--- Start Material for the task ---
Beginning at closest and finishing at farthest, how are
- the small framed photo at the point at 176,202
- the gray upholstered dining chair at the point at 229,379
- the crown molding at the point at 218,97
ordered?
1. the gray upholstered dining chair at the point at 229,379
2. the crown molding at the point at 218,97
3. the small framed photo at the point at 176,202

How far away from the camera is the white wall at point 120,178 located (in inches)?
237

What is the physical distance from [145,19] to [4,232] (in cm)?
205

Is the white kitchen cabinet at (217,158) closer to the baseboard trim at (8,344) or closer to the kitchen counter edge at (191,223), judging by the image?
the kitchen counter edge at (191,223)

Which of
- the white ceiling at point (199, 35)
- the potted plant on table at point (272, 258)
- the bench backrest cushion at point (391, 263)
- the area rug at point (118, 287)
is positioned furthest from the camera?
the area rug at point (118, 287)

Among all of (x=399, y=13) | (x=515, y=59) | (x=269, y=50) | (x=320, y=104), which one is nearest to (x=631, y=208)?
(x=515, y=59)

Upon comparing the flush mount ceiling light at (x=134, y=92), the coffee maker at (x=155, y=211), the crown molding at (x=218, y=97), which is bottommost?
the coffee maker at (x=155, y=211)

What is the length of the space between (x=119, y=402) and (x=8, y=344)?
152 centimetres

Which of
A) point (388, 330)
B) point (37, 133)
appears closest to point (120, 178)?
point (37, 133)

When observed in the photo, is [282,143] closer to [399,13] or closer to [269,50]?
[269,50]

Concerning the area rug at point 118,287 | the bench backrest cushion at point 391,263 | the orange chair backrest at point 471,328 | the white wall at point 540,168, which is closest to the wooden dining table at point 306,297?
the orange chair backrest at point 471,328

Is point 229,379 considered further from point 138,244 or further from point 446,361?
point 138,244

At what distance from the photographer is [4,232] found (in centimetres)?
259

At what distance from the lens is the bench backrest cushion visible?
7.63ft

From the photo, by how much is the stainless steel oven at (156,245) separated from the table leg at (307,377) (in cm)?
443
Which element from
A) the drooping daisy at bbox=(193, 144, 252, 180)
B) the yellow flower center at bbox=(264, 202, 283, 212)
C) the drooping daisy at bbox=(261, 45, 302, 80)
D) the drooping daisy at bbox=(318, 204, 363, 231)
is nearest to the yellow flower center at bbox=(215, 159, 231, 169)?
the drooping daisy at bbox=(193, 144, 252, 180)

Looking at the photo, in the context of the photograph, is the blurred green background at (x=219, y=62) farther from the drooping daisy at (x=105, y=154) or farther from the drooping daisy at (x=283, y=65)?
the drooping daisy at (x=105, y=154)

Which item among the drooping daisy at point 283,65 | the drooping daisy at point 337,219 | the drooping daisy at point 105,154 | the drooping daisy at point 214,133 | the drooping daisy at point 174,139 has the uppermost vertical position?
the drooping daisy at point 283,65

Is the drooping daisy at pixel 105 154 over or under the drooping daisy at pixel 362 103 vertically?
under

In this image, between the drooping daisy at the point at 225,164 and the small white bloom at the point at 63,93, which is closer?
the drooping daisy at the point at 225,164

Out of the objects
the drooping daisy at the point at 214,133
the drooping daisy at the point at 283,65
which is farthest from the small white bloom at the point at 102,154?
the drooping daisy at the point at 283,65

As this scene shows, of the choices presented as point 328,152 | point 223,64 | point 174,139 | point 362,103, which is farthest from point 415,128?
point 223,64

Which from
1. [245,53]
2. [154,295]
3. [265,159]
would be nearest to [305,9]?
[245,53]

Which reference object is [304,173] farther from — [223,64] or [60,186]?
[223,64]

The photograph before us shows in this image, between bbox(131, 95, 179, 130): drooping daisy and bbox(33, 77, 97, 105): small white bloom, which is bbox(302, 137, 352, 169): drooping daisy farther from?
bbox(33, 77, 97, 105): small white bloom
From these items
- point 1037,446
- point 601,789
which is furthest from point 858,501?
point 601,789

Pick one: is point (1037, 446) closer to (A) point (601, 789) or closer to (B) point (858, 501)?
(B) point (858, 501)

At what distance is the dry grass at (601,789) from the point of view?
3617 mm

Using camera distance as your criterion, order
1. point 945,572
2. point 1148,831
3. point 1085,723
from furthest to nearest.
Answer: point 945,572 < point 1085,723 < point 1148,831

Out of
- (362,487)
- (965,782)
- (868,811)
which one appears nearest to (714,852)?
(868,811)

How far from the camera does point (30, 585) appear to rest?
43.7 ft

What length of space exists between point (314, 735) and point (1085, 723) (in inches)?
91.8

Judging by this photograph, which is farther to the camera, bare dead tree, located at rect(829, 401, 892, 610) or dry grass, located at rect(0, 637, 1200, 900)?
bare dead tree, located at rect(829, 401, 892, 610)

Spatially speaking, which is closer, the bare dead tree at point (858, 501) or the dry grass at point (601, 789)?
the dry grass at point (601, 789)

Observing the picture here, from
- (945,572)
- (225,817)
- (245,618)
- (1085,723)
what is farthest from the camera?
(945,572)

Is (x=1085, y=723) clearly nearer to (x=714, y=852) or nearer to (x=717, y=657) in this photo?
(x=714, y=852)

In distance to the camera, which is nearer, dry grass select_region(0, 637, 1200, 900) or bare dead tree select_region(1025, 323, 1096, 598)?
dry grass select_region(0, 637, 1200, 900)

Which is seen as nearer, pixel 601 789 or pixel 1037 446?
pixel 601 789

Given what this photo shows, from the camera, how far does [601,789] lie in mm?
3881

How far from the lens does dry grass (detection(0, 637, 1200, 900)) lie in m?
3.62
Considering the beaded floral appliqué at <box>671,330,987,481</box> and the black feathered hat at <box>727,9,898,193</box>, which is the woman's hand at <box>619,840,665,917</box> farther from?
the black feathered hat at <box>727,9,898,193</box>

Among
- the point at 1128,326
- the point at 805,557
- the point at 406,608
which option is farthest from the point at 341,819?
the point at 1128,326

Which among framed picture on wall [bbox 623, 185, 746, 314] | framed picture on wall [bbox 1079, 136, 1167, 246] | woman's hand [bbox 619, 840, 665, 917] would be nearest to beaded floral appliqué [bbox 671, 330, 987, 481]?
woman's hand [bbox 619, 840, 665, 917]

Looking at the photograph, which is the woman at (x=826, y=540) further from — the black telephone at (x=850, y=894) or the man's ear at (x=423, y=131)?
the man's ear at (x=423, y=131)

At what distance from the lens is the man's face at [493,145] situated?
--- End Material for the task ---
#### Short task:
Turn every line of the records above into a numbered list, dropping the blank lines.

#### Written answer:
1. Beginning at closest and finishing at farthest, how are
2. - the small framed photo at the point at 176,202
3. - the gray upholstered dining chair at the point at 229,379
4. - the crown molding at the point at 218,97
5. ordered?
6. 1. the gray upholstered dining chair at the point at 229,379
7. 2. the crown molding at the point at 218,97
8. 3. the small framed photo at the point at 176,202
9. How far away from the camera is the white wall at point 120,178 located (in inches)?
10. 237
11. What is the physical distance from [145,19] to [4,232] (in cm)?
12. 205
13. Is the white kitchen cabinet at (217,158) closer to the baseboard trim at (8,344) or closer to the kitchen counter edge at (191,223), judging by the image?
14. the kitchen counter edge at (191,223)
15. Which of
16. - the white ceiling at point (199, 35)
17. - the potted plant on table at point (272, 258)
18. - the bench backrest cushion at point (391, 263)
19. - the area rug at point (118, 287)
20. is positioned furthest from the camera?
21. the area rug at point (118, 287)
22. Among all of (x=399, y=13) | (x=515, y=59) | (x=269, y=50) | (x=320, y=104), which one is nearest to (x=631, y=208)?
23. (x=515, y=59)
24. Upon comparing the flush mount ceiling light at (x=134, y=92), the coffee maker at (x=155, y=211), the crown molding at (x=218, y=97), which is bottommost?
25. the coffee maker at (x=155, y=211)
26. What is the length of the space between (x=119, y=402) and (x=8, y=344)?
27. 152 centimetres
28. Which of
29. A) point (388, 330)
30. B) point (37, 133)
31. appears closest to point (120, 178)?
32. point (37, 133)
33. When observed in the photo, is [282,143] closer to [399,13] or closer to [269,50]?
34. [269,50]
35. Concerning the area rug at point 118,287 | the bench backrest cushion at point 391,263 | the orange chair backrest at point 471,328 | the white wall at point 540,168, which is closest to the wooden dining table at point 306,297?
36. the orange chair backrest at point 471,328
37. Is point 229,379 considered further from point 138,244 or further from point 446,361?
38. point 138,244
39. At what distance from the photographer is [4,232] found (in centimetres)?
40. 259
41. At what distance from the lens is the bench backrest cushion visible?
42. 7.63ft
43. From the photo, by how much is the stainless steel oven at (156,245) separated from the table leg at (307,377) (in cm)?
44. 443
45. Which element from
46. A) the drooping daisy at bbox=(193, 144, 252, 180)
47. B) the yellow flower center at bbox=(264, 202, 283, 212)
48. C) the drooping daisy at bbox=(261, 45, 302, 80)
49. D) the drooping daisy at bbox=(318, 204, 363, 231)
50. is nearest to the yellow flower center at bbox=(215, 159, 231, 169)?
51. the drooping daisy at bbox=(193, 144, 252, 180)
52. Looking at the photo, in the context of the photograph, is the blurred green background at (x=219, y=62) farther from the drooping daisy at (x=105, y=154) or farther from the drooping daisy at (x=283, y=65)?
53. the drooping daisy at (x=105, y=154)
54. Which item among the drooping daisy at point 283,65 | the drooping daisy at point 337,219 | the drooping daisy at point 105,154 | the drooping daisy at point 214,133 | the drooping daisy at point 174,139 has the uppermost vertical position?
55. the drooping daisy at point 283,65
56. Is the drooping daisy at pixel 105 154 over or under the drooping daisy at pixel 362 103 vertically?
57. under
58. In this image, between the drooping daisy at the point at 225,164 and the small white bloom at the point at 63,93, which is closer?
59. the drooping daisy at the point at 225,164
60. Out of the objects
61. the drooping daisy at the point at 214,133
62. the drooping daisy at the point at 283,65
63. which is farthest from the small white bloom at the point at 102,154?
64. the drooping daisy at the point at 283,65
65. As this scene shows, of the choices presented as point 328,152 | point 223,64 | point 174,139 | point 362,103, which is farthest from point 415,128?
66. point 223,64
67. Which from
68. 1. [245,53]
69. 2. [154,295]
70. 3. [265,159]
71. would be nearest to [305,9]?
72. [245,53]
73. Which reference object is [304,173] farther from — [223,64] or [60,186]?
74. [223,64]
75. The photograph before us shows in this image, between bbox(131, 95, 179, 130): drooping daisy and bbox(33, 77, 97, 105): small white bloom, which is bbox(302, 137, 352, 169): drooping daisy farther from?
76. bbox(33, 77, 97, 105): small white bloom
77. From these items
78. - point 1037,446
79. - point 601,789
80. which is furthest from point 858,501?
81. point 601,789
82. Pick one: is point (1037, 446) closer to (A) point (601, 789) or closer to (B) point (858, 501)?
83. (B) point (858, 501)
84. At what distance is the dry grass at (601,789) from the point of view?
85. 3617 mm
86. Using camera distance as your criterion, order
87. 1. point 945,572
88. 2. point 1148,831
89. 3. point 1085,723
90. from furthest to nearest.
91. Answer: point 945,572 < point 1085,723 < point 1148,831
92. Out of
93. - (362,487)
94. - (965,782)
95. - (868,811)
96. which one appears nearest to (714,852)?
97. (868,811)
98. How far from the camera does point (30, 585) appear to rest?
99. 43.7 ft
100. What length of space exists between point (314, 735) and point (1085, 723) (in inches)?
101. 91.8
102. Judging by this photograph, which is farther to the camera, bare dead tree, located at rect(829, 401, 892, 610) or dry grass, located at rect(0, 637, 1200, 900)?
103. bare dead tree, located at rect(829, 401, 892, 610)
104. Spatially speaking, which is closer, the bare dead tree at point (858, 501) or the dry grass at point (601, 789)?
105. the dry grass at point (601, 789)
106. Observing the picture here, from
107. - (945,572)
108. - (225,817)
109. - (245,618)
110. - (1085,723)
111. what is farthest from the camera?
112. (945,572)
113. Is (x=1085, y=723) clearly nearer to (x=714, y=852) or nearer to (x=717, y=657) in this photo?
114. (x=714, y=852)
115. In distance to the camera, which is nearer, dry grass select_region(0, 637, 1200, 900) or bare dead tree select_region(1025, 323, 1096, 598)?
116. dry grass select_region(0, 637, 1200, 900)
117. Which is seen as nearer, pixel 601 789 or pixel 1037 446?
118. pixel 601 789
119. Given what this photo shows, from the camera, how far does [601,789] lie in mm?
120. 3881
121. How far from the lens does dry grass (detection(0, 637, 1200, 900)) lie in m?
122. 3.62
123. Considering the beaded floral appliqué at <box>671,330,987,481</box> and the black feathered hat at <box>727,9,898,193</box>, which is the woman's hand at <box>619,840,665,917</box> farther from?
124. the black feathered hat at <box>727,9,898,193</box>
125. Among
126. - the point at 1128,326
127. - the point at 805,557
128. - the point at 406,608
129. which option is farthest from the point at 341,819?
130. the point at 1128,326
131. Which among framed picture on wall [bbox 623, 185, 746, 314] | framed picture on wall [bbox 1079, 136, 1167, 246] | woman's hand [bbox 619, 840, 665, 917] would be nearest to beaded floral appliqué [bbox 671, 330, 987, 481]?
132. woman's hand [bbox 619, 840, 665, 917]
133. Looking at the photograph, which is the woman at (x=826, y=540) further from — the black telephone at (x=850, y=894) or the man's ear at (x=423, y=131)?
134. the man's ear at (x=423, y=131)
135. At what distance from the lens is the man's face at [493,145] situated?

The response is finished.